The latest weekly Department of Energy/Energy Information Administration retail diesel price is a clear example of how retail numbers lag broader market moves.
The price for Monday was $3.72 a gallon, a decline of .04 cents. The decline marked the second week in a row that the benchmark number moved down, the first time the DOE/EIA reported consecutive declines since August.
Meanwhile, the commodity price of ultra low sulfur diesel (ULSD) on the CME commodity exchange has swung like a flag flapping in hurricane winds. On Monday of last week, the ULSD market settled at $2.3254 a gallon. That was down roughly 7 cents per gallon from a week earlier. Two days later on Wednesday, ULSD rose to a settlement of $2.383 a gallon.
But when markets opened Friday after taking a day off for Thanksgiving, the price of ULSD fell almost 29 cents per gallon, to $2.0945, the second-biggest one-day drop in price in the history of the contract. (In percentage terms, there have been several days with bigger declines.)
On Monday of this week, the same day the DOE/EIA released its number with the small decline, oil prices bounced back along with the rise in equity markets. ULSD on the CME rose 5.76 cents a gallon, to $2.1521. Still, even with that increase, the commodity price of ULSD is down just over 44 cents a gallon since its recent high of $2.5923, recorded Oct. 20.
The following Monday after that recent high-water mark, the DOE/EIA price was $3.713 a gallon. With the latest price, the DOE/EIA price is up 7 cents per gallon while the commodity price has fallen more than 40 cents.
Wholesale prices recorded Monday by the ULSDR.USA data stream in SONAR showed only a small decline since Friday. Part of that is likely linked to the fact that major price reporting agencies such as S&P Global Platts did not publish daily assessments Friday for U.S. petroleum products such as diesel.
Wholesale prices key off those physical assessments, more so than the CME price, because the physical assessments of the price reporting agencies capture variations in regional markets such as the U.S. Gulf Coast.
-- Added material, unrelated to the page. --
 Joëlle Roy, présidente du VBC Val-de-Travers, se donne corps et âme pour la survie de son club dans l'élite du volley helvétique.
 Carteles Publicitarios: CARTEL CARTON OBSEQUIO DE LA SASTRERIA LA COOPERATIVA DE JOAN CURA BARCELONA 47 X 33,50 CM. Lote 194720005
The size of the drop to be recorded in wholesale markets Tuesday will be a key number to watch.
Friday’s big decline in price did have one tangible reaction in the market: OPEC is stepping back from decisions it was expected to make this week.
OPEC and its fellow non-OPEC exporters in the OPEC+ group were expected to agree this week to add another 400,000 barrels a day of crude to world oil markets in December. But the possibility of slower economic activity due to the omicron variant of COVID-19 has led the group to push back early-week technical meetings to later in the week as the group tries to estimate how much of a hit on demand will be created by the variant.